Then the rest of the toiling that followed. Finding a good seal, pressure testing, cleaning that carpet etc. Safe to say that's the hardest brew experience I've ever had.


----------



## Grott (6/5/16)

You deserve a beer, no several beers.


----------



## Coodgee (6/5/16)

Dave70 said:


> In my heart, I know you are 100% correct.
> 
> But a dry brew day for me is about as likely as sober karaoke.


I always wait until it's chilling before i crack the first beer.


----------



## timmi9191 (6/5/16)

Coodgee said:


> I always wait until it's chilling before i crack the first beer.


clearly a brew day stuff up.. :super: :super: :super:


----------



## Dave70 (6/5/16)

Coodgee said:


> I always wait until it's chilling before i crack the first beer.


I'm a highly functional inebriate.


----------



## Danscraftbeer (6/5/16)

Carpet Circles. Anyone relate to this Phenomenon? 





This the same crap carpet I spilled the beer on. That's the signature of a hot boiled sanitized kegmenter.


----------



## Zorco (6/5/16)

Danscraftbeer said:


> Carpet Circles. Anyone relate to this Phenomenon?
> This the same crap carpet I spilled the beer on. That's the signature of a hot boiled sanitized kegmenter.


Made by an old brewer with a plank of wood and a soldering iron!

Brewing scars are weirdly cool.


----------



## spog (6/5/16)

Danscraftbeer said:


> Carpet Circles. Anyone relate to this Phenomenon?
> 
> 
> 
> ...


Bung a smiley face in the middle and know one will be the wiser.


----------



## Mardoo (7/5/16)

Or just paint a giant W on either side and it'll say WOW, maybe a surprised emoticon too. No one will notice the burn.


----------



## Moad (7/5/16)

I brew on a gas fired herms with the coil in the HLT, it ramps real slow so I turn the MT burner on to assist getting to mash out temp. If I am drinking on brew day I can almost guarantee I forget to turn it off... I've had boiling grain on a few occasions.

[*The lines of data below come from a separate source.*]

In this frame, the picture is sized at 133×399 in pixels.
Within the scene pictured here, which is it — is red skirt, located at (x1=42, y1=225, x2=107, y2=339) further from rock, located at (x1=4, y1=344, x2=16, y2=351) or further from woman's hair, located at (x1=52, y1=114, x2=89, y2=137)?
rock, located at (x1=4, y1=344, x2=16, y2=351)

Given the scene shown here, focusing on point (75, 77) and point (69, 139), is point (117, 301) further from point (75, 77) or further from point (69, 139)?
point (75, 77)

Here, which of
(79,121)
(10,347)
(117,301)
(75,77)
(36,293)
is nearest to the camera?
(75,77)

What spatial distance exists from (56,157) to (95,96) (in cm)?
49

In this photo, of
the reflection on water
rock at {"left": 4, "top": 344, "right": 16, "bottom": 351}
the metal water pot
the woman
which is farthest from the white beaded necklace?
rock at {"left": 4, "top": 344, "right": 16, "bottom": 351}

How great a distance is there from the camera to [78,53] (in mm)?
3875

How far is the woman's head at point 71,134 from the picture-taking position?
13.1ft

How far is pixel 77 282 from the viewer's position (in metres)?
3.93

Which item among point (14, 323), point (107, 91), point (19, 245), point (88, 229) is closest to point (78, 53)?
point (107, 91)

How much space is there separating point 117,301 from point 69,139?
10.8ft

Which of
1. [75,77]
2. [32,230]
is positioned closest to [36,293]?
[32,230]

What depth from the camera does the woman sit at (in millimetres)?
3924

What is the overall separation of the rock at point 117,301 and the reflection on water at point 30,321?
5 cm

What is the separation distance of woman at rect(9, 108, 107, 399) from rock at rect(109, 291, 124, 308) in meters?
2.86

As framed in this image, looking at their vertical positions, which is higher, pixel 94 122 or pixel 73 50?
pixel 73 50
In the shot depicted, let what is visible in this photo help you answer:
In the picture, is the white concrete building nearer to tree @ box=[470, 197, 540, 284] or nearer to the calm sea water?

Forgetting to turn off various taps on fermenters is probably the worst because you are thinking you are on the home straight about to get stuck into a few brew... NOPE

The biggest mistake was starting a brew then being reminded by mrs Moad we had dinner plans. She wasn't happy going to dinner alone


----------



## Kingy (7/5/16)

Moad said:


> The biggest mistake was starting a brew then being reminded by mrs Moad we had dinner plans. She wasn't happy going to dinner alone



I've done this a few times haha

I havnt had a bad brew day for a while. 

I crack my first beer after I clean the mash tun out and the wort is boiling. It wasn't like that when I started brewing tho. I was usually to pissed to clean everything up until the next day. That doesn't happen anymore.


----------



## Weizguy (7/5/16)

Siborg said:


> Whenever a homebrewer has to tip a batch, I always picture it's like that heineken ad where someone drops a slab of heineken and everyone the world over feels the pain


I was listening to a BN/Jamil podcast a while back,and the advice was given about the willingingness to tip a bad batch is apparently a vital part of being a brewer.

It certainly would not serve you well if you dip your toe into commercial brewing, and you're too precious with your beer to tip a bad batch.
Sending a batch of bad beer for packaging/sales would sour your brewery's reputation, especially in the early days, so it would be cheaper in the long run to run it to the drain and re-brew.


----------



## AJS2154 (7/5/16)

I thought it would be a great idea to brew without a false bottom this morning.......not sure why, just did.

Yep, burned a hole in the bottom of my faithful old brew bag. FMD......not to mention I destroyed the grain I bought for the footie club brew day.

Oh well, life goes on. Worse things have happened at sea.

Anthony


----------



## wynnum1 (7/5/16)

Les the Weizguy said:


> I was listening to a BN/Jamil podcast a while back,and the advice was given about the willingingness to tip a bad batch is apparently a vital part of being a brewer.
> 
> It certainly would not serve you well if you dip your toe into commercial brewing, and you're too precious with your beer to tip a bad batch.
> Sending a batch of bad beer for packaging/sales would sour your brewery's reputation, especially in the early days, so it would be cheaper in the long run to run it to the drain and re-brew.


Or put in bottles with different brand name and label simular to your opposition and sell cheap.


----------



## Thefatdoghead (8/5/16)

Transfered wort from braumeister to ss kettle and fogot to turn off element. Element still has black wort stuck to it after 3 cleans sodium perk.


----------



## spog (8/5/16)

Did it again for the second time.



Used a 1 metre long s/s ruler to clear a blockage in the mill hopper while in use.
Ahh well it's now perfectly handy for measuring the length of snake next summer as it slithers across the yard.


----------



## Rocker1986 (8/5/16)

Gav80 said:


> Transfered wort from braumeister to ss kettle and fogot to turn off element. Element still has black wort stuck to it after 3 cleans sodium perk.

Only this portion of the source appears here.